## Job
Look in the data below for the line that contains "What is the distance at". Copy that line and the remaining lines exactly.

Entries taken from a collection

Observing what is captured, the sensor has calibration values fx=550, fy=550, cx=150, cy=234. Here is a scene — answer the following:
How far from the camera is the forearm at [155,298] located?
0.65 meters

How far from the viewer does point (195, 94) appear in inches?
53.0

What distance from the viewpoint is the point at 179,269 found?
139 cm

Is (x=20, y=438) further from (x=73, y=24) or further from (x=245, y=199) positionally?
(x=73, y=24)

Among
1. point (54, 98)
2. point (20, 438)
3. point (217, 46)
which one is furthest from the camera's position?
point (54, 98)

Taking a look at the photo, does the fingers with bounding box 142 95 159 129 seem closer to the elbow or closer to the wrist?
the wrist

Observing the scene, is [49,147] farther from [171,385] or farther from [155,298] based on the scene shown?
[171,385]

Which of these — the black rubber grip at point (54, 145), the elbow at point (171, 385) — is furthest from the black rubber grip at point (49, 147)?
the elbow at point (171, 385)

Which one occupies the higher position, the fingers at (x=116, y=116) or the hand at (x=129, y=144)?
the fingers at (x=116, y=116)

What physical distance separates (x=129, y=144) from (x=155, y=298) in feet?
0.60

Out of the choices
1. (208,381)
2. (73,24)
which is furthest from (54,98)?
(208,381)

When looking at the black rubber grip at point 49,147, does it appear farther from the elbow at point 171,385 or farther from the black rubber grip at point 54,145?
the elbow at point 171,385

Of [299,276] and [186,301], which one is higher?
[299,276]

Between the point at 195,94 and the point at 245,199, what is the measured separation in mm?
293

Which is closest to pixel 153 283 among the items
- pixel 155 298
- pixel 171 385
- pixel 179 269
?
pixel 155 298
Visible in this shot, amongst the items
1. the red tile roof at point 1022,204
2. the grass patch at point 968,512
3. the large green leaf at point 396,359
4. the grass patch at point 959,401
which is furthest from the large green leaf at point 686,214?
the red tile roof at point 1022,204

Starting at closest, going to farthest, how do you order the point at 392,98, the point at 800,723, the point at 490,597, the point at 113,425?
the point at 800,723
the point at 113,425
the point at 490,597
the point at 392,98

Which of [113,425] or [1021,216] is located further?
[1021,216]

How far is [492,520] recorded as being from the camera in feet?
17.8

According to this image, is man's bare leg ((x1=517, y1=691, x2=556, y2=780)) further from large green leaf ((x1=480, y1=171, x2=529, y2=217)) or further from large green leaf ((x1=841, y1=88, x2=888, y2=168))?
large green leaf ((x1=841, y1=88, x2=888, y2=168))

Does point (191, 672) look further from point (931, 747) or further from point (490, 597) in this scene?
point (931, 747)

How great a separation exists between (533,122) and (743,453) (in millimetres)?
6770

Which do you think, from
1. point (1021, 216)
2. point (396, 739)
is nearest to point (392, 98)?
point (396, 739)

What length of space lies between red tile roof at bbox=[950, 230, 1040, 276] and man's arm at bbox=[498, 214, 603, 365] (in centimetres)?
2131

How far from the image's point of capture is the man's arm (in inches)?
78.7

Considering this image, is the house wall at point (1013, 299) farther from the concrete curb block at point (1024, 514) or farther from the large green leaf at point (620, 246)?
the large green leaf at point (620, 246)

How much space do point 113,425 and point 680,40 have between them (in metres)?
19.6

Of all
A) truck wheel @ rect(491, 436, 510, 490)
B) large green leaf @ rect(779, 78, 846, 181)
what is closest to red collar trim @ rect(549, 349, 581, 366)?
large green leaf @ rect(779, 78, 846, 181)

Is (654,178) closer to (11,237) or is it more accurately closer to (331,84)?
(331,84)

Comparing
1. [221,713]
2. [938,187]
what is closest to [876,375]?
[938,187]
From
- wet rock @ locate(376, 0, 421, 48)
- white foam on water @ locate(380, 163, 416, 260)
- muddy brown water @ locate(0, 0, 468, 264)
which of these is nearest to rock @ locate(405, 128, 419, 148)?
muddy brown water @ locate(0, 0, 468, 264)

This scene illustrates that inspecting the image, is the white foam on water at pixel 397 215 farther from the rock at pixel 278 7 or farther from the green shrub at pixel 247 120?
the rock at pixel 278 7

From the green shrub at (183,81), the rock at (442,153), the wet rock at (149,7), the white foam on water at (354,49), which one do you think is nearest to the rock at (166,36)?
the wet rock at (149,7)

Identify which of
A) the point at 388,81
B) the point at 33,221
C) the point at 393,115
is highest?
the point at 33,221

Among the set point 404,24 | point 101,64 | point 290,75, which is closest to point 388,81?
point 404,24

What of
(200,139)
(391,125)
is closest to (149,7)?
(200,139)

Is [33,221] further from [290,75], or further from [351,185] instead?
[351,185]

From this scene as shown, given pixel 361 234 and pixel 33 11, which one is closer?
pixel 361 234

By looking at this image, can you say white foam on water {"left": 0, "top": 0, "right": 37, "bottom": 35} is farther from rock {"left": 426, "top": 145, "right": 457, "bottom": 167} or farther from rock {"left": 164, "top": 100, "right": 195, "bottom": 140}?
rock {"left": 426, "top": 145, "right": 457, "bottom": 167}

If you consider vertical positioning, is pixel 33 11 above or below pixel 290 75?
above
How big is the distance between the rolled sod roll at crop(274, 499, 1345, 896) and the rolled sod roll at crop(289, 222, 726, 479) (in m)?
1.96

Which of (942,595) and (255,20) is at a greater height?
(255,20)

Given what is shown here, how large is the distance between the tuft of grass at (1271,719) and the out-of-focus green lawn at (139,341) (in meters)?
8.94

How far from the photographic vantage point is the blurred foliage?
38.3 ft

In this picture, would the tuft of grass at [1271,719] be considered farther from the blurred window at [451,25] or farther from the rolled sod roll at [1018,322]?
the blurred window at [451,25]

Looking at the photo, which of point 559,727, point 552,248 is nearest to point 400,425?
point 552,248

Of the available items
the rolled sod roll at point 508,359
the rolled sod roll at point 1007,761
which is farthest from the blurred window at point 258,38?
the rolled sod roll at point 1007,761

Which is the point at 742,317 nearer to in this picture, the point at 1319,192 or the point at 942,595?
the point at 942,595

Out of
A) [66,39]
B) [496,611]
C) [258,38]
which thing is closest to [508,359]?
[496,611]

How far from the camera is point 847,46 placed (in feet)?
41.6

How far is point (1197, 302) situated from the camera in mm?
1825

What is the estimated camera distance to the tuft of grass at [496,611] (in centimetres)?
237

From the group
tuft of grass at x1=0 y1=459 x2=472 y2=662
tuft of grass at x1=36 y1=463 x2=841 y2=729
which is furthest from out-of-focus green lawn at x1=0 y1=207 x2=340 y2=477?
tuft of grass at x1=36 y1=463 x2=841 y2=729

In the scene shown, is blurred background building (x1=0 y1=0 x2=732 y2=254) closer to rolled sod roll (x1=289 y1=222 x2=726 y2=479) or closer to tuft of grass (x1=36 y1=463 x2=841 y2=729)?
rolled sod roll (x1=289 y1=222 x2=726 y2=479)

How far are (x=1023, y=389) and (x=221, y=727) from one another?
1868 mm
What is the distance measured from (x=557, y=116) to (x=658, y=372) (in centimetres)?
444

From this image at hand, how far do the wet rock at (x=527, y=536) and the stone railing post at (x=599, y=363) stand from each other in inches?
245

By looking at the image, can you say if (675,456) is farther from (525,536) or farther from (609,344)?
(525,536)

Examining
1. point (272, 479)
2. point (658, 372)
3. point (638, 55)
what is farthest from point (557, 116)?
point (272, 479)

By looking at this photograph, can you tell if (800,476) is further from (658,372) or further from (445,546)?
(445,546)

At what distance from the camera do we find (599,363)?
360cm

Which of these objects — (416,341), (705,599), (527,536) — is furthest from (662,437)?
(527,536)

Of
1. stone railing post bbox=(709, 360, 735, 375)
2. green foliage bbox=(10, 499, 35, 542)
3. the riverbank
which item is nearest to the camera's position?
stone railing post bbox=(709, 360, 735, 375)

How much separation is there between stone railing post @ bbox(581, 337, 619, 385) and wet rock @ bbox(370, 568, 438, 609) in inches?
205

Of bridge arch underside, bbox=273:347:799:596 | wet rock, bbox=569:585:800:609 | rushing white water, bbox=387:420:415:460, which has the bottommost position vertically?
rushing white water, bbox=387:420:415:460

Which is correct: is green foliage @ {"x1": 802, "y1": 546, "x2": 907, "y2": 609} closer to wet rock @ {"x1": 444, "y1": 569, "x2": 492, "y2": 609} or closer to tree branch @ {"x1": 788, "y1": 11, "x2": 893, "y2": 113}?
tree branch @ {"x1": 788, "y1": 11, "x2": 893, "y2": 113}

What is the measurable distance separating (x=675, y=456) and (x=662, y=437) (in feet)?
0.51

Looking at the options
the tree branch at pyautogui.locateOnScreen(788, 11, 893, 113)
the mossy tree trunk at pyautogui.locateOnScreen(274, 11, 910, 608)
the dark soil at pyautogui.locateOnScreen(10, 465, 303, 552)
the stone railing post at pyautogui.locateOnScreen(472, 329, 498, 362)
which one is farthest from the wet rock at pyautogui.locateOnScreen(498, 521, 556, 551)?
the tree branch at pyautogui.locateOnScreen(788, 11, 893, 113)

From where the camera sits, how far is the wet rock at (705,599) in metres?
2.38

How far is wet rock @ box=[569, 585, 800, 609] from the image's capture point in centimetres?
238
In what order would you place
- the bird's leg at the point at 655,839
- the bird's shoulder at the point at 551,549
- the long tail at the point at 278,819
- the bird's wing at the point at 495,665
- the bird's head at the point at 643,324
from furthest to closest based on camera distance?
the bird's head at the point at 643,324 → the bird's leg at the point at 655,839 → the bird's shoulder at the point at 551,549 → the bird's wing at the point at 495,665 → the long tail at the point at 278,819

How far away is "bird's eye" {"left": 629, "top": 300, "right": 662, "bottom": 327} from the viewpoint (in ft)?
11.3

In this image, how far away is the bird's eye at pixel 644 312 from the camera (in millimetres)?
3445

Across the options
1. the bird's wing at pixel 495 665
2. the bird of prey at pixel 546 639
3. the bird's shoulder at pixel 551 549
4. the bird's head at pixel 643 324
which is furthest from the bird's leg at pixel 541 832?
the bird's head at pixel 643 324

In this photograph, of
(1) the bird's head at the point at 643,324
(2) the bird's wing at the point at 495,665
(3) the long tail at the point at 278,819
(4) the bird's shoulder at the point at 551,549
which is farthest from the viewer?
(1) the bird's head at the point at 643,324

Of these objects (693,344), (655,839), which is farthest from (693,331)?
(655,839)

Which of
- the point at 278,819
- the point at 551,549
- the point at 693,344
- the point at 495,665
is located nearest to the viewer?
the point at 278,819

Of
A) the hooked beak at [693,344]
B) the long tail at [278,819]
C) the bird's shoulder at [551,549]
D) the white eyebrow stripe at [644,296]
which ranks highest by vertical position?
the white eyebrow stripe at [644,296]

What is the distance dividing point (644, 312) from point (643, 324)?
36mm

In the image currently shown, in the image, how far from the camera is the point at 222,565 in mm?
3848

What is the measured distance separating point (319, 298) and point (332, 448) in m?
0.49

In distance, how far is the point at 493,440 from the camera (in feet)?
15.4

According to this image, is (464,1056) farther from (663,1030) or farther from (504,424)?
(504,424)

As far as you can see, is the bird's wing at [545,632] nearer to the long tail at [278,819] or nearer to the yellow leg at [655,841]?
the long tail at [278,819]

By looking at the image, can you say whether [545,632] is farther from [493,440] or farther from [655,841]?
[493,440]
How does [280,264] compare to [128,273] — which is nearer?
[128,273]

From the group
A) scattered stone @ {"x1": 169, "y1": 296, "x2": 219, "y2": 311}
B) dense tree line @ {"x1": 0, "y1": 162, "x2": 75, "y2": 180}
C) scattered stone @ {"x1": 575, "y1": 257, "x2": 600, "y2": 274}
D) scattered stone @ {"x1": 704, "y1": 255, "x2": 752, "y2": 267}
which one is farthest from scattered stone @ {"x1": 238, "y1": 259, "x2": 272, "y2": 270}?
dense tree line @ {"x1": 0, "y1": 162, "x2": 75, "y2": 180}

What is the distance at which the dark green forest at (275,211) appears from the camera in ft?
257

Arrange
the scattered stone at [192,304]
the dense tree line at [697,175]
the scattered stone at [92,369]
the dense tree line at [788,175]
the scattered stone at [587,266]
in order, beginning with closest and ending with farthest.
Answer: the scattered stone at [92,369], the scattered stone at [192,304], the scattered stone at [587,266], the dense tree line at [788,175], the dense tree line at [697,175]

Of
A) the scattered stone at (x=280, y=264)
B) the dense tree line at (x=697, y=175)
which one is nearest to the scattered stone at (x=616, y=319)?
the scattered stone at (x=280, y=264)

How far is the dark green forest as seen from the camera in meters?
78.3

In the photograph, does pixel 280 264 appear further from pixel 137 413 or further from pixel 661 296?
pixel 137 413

## Correct output
What is the distance at which the dark green forest at (275,211) appears from the camera in ft?
257

Arrange
the scattered stone at [192,304]
the dense tree line at [697,175]
the scattered stone at [92,369]
the dense tree line at [788,175]
the scattered stone at [587,266]
in order, beginning with closest and ending with farthest.
Answer: the scattered stone at [92,369], the scattered stone at [192,304], the scattered stone at [587,266], the dense tree line at [788,175], the dense tree line at [697,175]

Of
A) the scattered stone at (x=280, y=264)
B) the dense tree line at (x=697, y=175)
which one is nearest to the scattered stone at (x=616, y=319)?
the scattered stone at (x=280, y=264)

How far is the dark green forest as seen from the camera in meters?
78.3

In the photograph, does pixel 280 264 appear further from pixel 137 413 or further from pixel 661 296?
pixel 137 413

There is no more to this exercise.